In contrast, Goldman Sachs raised its price target to $15 but maintained a Sell rating, indicating a more cautious outlook. The first quarter also saw Groupon’s North America Local Billings grow by 11% year-over-year, marking significant progress for the company. However, a short-seller report from Captain’s Log has raised concerns, questioning the sustainability of Groupon’s business model and alleging misleading growth in its North America Local segment.
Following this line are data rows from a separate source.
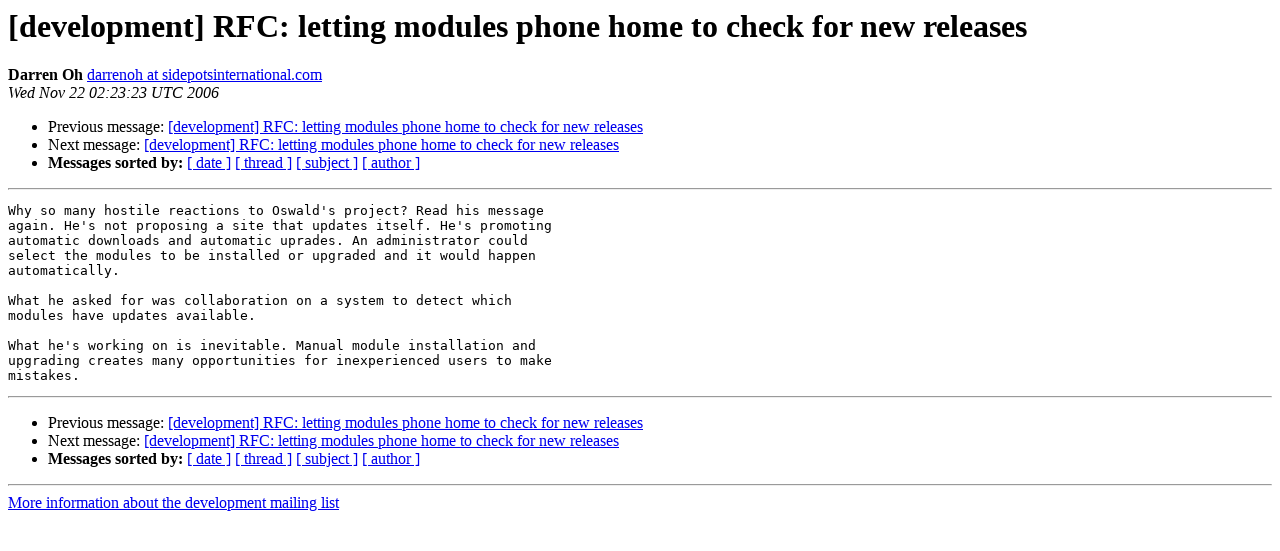

--- FILE ---
content_type: text/html
request_url: https://lists.drupal.org/pipermail/development/2006-November/020992.html
body_size: 1117
content:
<!DOCTYPE HTML PUBLIC "-//W3C//DTD HTML 3.2//EN">
<HTML>
 <HEAD>
   <TITLE> [development] RFC: letting modules phone home to check for new	releases
   </TITLE>
   <LINK REL="Index" HREF="index.html" >
   <LINK REL="made" HREF="mailto:development%40drupal.org?Subject=%5Bdevelopment%5D%20RFC%3A%20letting%20modules%20phone%20home%20to%20check%20for%20new%0A%09releases&In-Reply-To=BE1D9613-7114-4D9F-BE8B-6238246D6726%40dwwright.net">
   <META NAME="robots" CONTENT="index,nofollow">
   <META http-equiv="Content-Type" content="text/html; charset=us-ascii">
   <LINK REL="Previous"  HREF="020990.html">
   <LINK REL="Next"  HREF="020993.html">
 </HEAD>
 <BODY BGCOLOR="#ffffff">
   <H1>[development] RFC: letting modules phone home to check for new	releases</H1>
    <B>Darren Oh</B> 
    <A HREF="mailto:development%40drupal.org?Subject=%5Bdevelopment%5D%20RFC%3A%20letting%20modules%20phone%20home%20to%20check%20for%20new%0A%09releases&In-Reply-To=BE1D9613-7114-4D9F-BE8B-6238246D6726%40dwwright.net"
       TITLE="[development] RFC: letting modules phone home to check for new	releases">darrenoh at sidepotsinternational.com
       </A><BR>
    <I>Wed Nov 22 02:23:23 UTC 2006</I>
    <P><UL>
        <LI>Previous message: <A HREF="020990.html">[development] RFC: letting modules phone home to check for new	releases
</A></li>
        <LI>Next message: <A HREF="020993.html">[development] RFC: letting modules phone home to check for new releases
</A></li>
         <LI> <B>Messages sorted by:</B> 
              <a href="date.html#20992">[ date ]</a>
              <a href="thread.html#20992">[ thread ]</a>
              <a href="subject.html#20992">[ subject ]</a>
              <a href="author.html#20992">[ author ]</a>
         </LI>
       </UL>
    <HR>  
<!--beginarticle-->
<PRE>Why so many hostile reactions to Oswald's project? Read his message  
again. He's not proposing a site that updates itself. He's promoting  
automatic downloads and automatic uprades. An administrator could  
select the modules to be installed or upgraded and it would happen  
automatically.

What he asked for was collaboration on a system to detect which  
modules have updates available.

What he's working on is inevitable. Manual module installation and  
upgrading creates many opportunities for inexperienced users to make  
mistakes.
</PRE>



<!--endarticle-->
    <HR>
    <P><UL>
        <!--threads-->
	<LI>Previous message: <A HREF="020990.html">[development] RFC: letting modules phone home to check for new	releases
</A></li>
	<LI>Next message: <A HREF="020993.html">[development] RFC: letting modules phone home to check for new releases
</A></li>
         <LI> <B>Messages sorted by:</B> 
              <a href="date.html#20992">[ date ]</a>
              <a href="thread.html#20992">[ thread ]</a>
              <a href="subject.html#20992">[ subject ]</a>
              <a href="author.html#20992">[ author ]</a>
         </LI>
       </UL>

<hr>
<a href="http://lists.drupal.org/listinfo/development">More information about the development
mailing list</a><br>
</body></html>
The report accuses Groupon of reclassifying sales to bolster its growth figures, which has led to skepticism among investors.

Despite these allegations, Groupon continues to focus on enhancing its platform and integrating AI to improve customer and merchant engagement. The company also completed the sale of Giftcloud in April, which is expected to slightly reduce its 2025 revenue and adjusted EBITDA. These mixed developments have left investors weighing the potential impact on Groupon’s future performance.